Thanks for the reply. The only other thing using the GPU is the X server. Your comment triggered the idea that the compositing from the window-manager might be intereferring with the GPGPU execution, so I logged out and I'm now running the test via ssh with the environment variable COMPUTE=:0.

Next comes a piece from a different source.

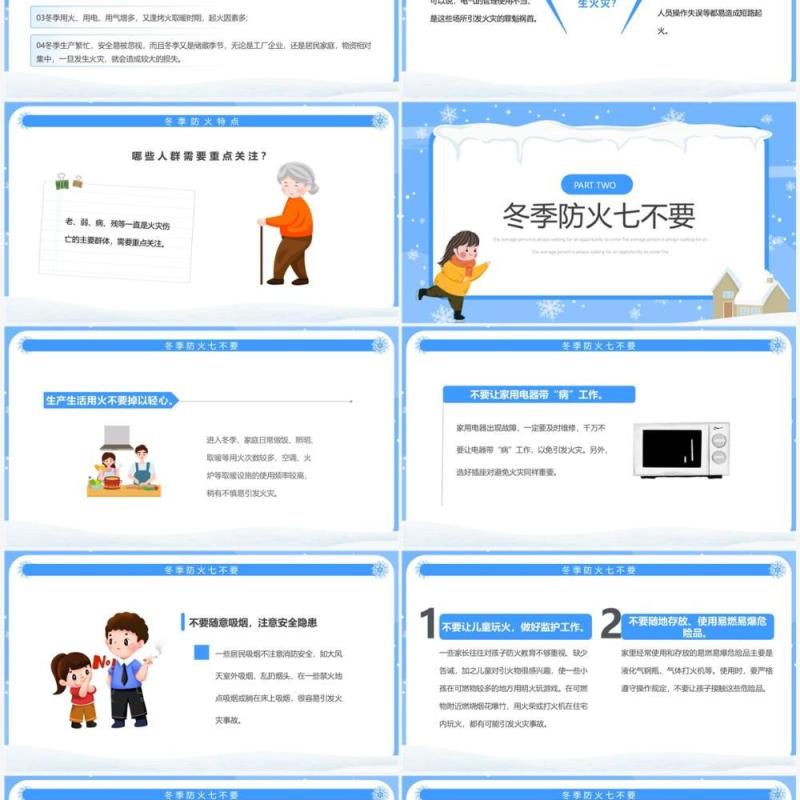 蓝色卡通风冬季防火安全知识主题班会PPT模板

The results are much more consistent both in terms of runtimes, and in terms of reported wavefronts, so it looks like the compositing was indeed interfering with the profiling. (This is probably one of the reason why being able to do GPGPU without an X server running is such a frequently requested feature, I guess )
There is one discrepancy I'm still seeing, between when the workgroup size is specified and when it's left NULL. The occupancy calculator tells me that when no workgroup size is specified, 256 workitems are issued per group. This is the comparison of the NULL launch vs all the standard combinations of workgroup dimensions that total 256 workitems:
GlobalWorkSize | WorkGroupSize | Time | Wavefronts |
{ 3712 3712 1} | NULL | 3.07344 | 237568.00 |
{ 3840 3712 1} | { 256 1 1} | 2.62100 | 222720.00 |
{ 3712 3712 1} | { 128 2 1} | 2.59211 | 215296.00 |
{ 3712 3712 1} | { 64 4 1} | 2.61056 | 215296.00 |
{ 3712 3712 1} | { 32 8 1} | 2.58033 | 215296.00 |
{ 3712 3712 1} | { 16 16 1} | 2.60367 | 215296.00 |
{ 3712 3712 1} | { 8 32 1} | 2.54200 | 215296.00 |
{ 3712 3712 1} | { 4 64 1} | 2.62467 | 215296.00 |
{ 3712 3712 1} | { 2 128 1} | 3.54155 | 215296.00 |
{ 3712 3840 1} | { 1 256 1} | 7.68667 | 222720.00 |
Notice that for the 256x1 and 1x256 cases the global work size is adjusted so that the dimensions are integer multiples of the workgroup size, as per the specification, and the number of wavefronts grows correctly to match the new number of total items. However, in the NULL case the number of wavefronts grows to 237568, which means that a grand total of 3712*16384 items are being processed. That is surprising.
Is there some way to get the information about the actual launch configuration used when a NULL workgroup size is given at kernel launch? Neither the standard profiling output, nor the occupancy, not the API trace seem to reveal it.